Bari, provvedimento del Comune contro gli accumulatori seriali
Si chiama “disposofobia”, e si caratterizza con l’impulso a raccogliere e accumulare oggetti spesso insignificanti. Una tendenza che, protratta nel tempo, arriva a compromettere gli spazi vitali della persona con impatti importanti sulla stessa e sui suoi familiari, nonché sulla comunità. Un disturbo abbastanza conosciuto, i cui casi oscillano fra i 5 e i 10 l’anno, tante le segnalazioni ricevute nel capoluogo pugliese. Numeri che non sono allarmanti, ma che spingono comunque il Comune di Bari a prendere provvedimenti. Pare che la maggior parte di queste segnalazioni arrivi dal territorio del Municipio II. Ed è proprio volta a una corretta gestione dei casi di ‘barbonismo domestico’ il protocollo recentemente siglato fra Palazzo di città, Asl Bari, Amiu Puglia spa, Ordine degli avvocati di Bari, tribunale ordinario e Procura della Repubblica, e che mira a superare le difficoltà incontrate in passato a causa della complessità del fenomeno, dell’assenza di conoscenze consolidate e di strumenti operativi precisi.
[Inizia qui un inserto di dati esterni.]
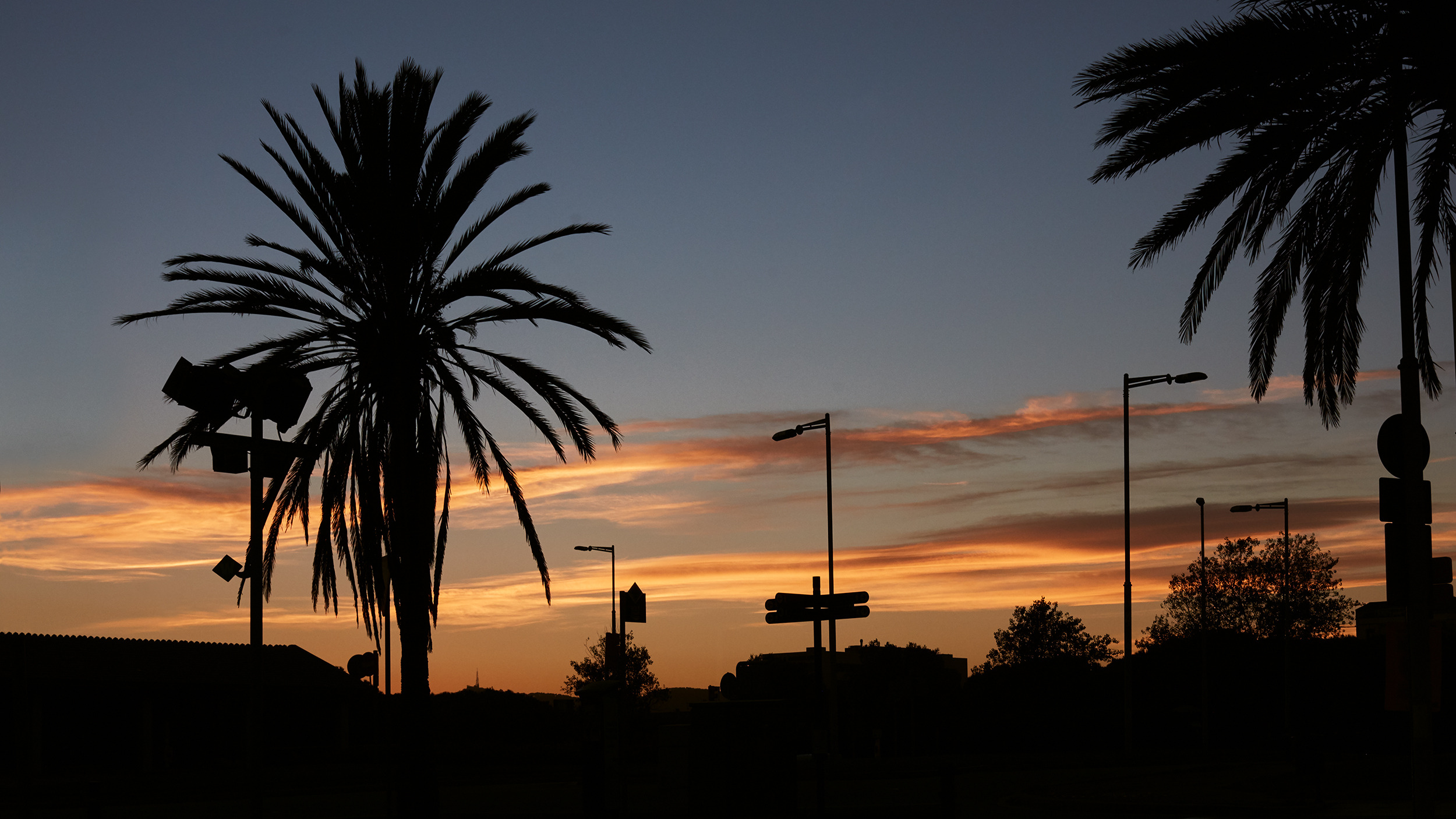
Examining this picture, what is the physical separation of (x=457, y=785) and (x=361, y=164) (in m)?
19.3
La novità consiste nell’adozione di un approccio multidisciplinare, un metodo che, coordinando varie realtà, proceda ordinatamente verso la risoluzione del problema. Ed è il Comune di Bari in primis, una volta acquisita la segnalazione di un servizio pubblico di privati cittadini, a verificare la sussistenza degli inconvenienti igienico-sanitari con un sopralluogo congiunto fra servizi sociali del Municipio competente, Polizia locale, Asl Bari e Amiu Puglia. Verificate le condizioni di criticità, sarà poi la ripartizione Tutela dell’ambiente a diffidare il soggetto coinvolto al ripristino delle condizioni igienico-sanitarie dell’unità abitativa. In caso di inottemperanza, sarà poi il sindaco a provvedere a emanare un’ordinanza contingibile e urgente. Amiu Puglia invece, dopo il sopralluogo, provvederà alla predisposizione di apposito preventivo di spesa per l’esecuzione degli interventi in danno del soggetto inadempiente. Tribunale ordinario di Bari, Procura della Repubblica e Ordine degli avvocati di Bari potranno essere coinvolti nel procedimento a seguito di specifiche esigenze.